*Work request*: From the text on floating point normalization, list every comment that follows a semicolon in the assembly code.

*Text under study*:
------
The table address minus 1 is because this is never called when x=0.  The table itself is only 5 bytes with pre-calculated values for the exponent modifier, and the table can reside anywhere it ROM.  Technically, 8*5 is never loaded because this isn't called when X goes to zero, so we just leave it off and skip subtracting from X or B by loading the xpmtable pointer -1.

LEFFFa ;calculate exponent modifier, 6303 version
ldd #xpmtable-1 ; get the address of the exponent modifier table
xgdx ; exchange D and X
abx ; point X to modifier in table
ldab ,x ; load it
tsta ; is A positive or negative?
bmi LF00Fa
fcb 8*4, 8*3, 8*2, 8, 0

Sunday, August 13, 2017

Faster Normalization

I tested a new floating point normalization routine last night.
The loop that performs the normalization is definitely faster, but the adjustment to the exponent is calculated outside the loop.  This makes the routines slightly slower if no byte oriented normalization is needed, only slightly faster if one pass is needed, and definitely faster if 2-5 passes are needed.
------
*Record excerpts*:
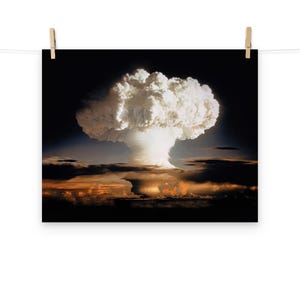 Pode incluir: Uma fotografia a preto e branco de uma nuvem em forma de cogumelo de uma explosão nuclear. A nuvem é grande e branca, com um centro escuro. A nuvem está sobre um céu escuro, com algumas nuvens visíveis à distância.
------
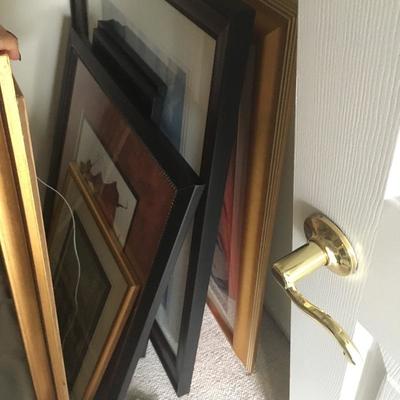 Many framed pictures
------
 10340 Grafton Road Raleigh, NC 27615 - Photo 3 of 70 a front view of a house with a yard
------
*Answer to the problem*:
- calculate exponent modifier, 6303 version
- get the address of the exponent modifier table
- exchange D and X
- point X to modifier in table
- load it
- is A positive or negative?